In this paper, we give voice to these perspectives by outlining some of the historical antecedents of modern jury work and the development of peremptory challenges. Following a review of this history, we move to the results of our survey of legal professionals involved in jury trials (Crown and defence counsel) which illustrate widespread professional dissatisfaction with the new regime established in Bill C-75. Ultimately, our goal is to set the stage for any upcoming Supreme Court decision on peremptory challenges and the academic commentary that will undoubtedly follow.

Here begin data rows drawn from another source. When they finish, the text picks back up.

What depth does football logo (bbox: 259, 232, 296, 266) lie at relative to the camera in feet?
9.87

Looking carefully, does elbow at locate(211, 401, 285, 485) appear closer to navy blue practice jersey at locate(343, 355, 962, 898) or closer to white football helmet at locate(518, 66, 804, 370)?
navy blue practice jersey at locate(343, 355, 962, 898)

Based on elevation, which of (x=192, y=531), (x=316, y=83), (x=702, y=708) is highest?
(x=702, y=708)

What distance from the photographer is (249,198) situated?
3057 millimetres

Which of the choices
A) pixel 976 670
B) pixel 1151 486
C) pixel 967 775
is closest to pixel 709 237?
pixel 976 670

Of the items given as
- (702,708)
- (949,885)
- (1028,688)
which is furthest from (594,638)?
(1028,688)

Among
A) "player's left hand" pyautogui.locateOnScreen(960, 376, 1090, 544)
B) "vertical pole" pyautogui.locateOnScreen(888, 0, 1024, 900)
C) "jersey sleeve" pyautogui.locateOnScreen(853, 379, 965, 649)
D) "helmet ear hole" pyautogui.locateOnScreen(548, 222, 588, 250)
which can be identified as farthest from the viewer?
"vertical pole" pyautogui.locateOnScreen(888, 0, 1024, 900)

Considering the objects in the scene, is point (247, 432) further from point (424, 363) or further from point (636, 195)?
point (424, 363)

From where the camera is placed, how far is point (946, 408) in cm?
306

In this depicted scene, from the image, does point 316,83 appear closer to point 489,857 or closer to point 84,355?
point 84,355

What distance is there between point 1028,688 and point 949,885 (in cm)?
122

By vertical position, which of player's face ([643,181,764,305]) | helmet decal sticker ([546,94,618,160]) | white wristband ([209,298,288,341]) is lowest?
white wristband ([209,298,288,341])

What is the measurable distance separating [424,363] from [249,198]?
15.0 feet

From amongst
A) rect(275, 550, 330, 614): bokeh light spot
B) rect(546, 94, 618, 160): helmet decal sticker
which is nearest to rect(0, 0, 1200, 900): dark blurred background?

[1] Criminal Code, RSC 1985, c C-46, s 638, as it appeared on 18 September 2019 [Code]. [2] Ibid, s 640, as it appeared on 18 September 2019. [3] Ibid, ss 634, 640, as amended by Bill C-75, An Act to amend the Criminal Code, the Youth Criminal Justice Act and other Acts and to make consequential amendments to other Acts, 1st Sess, 42nd Parl, (assented to 21 June 2019), SC 2019, c 25. [4] R v Stanley, 2018 SKQB 27 [Stanley]. [5] R v Chouhan, 2020 ONCA 40, leave to appeal to SCC granted, 39062 (7 May 2020) [Chouhan SCC]. [6] R v Chouhan, 2019 ONSC 5512 [Chouhan Sup Ct]. [7] R v King, 2019 ONSC 6386. [8] R v Chouhan, 2020 ONCA 40 at para 43 [Chouhan CA]. [9] Ibid at para 62. [10] Ibid at paras 162, 210. [11] See our discussion of the Manitoba developments infra.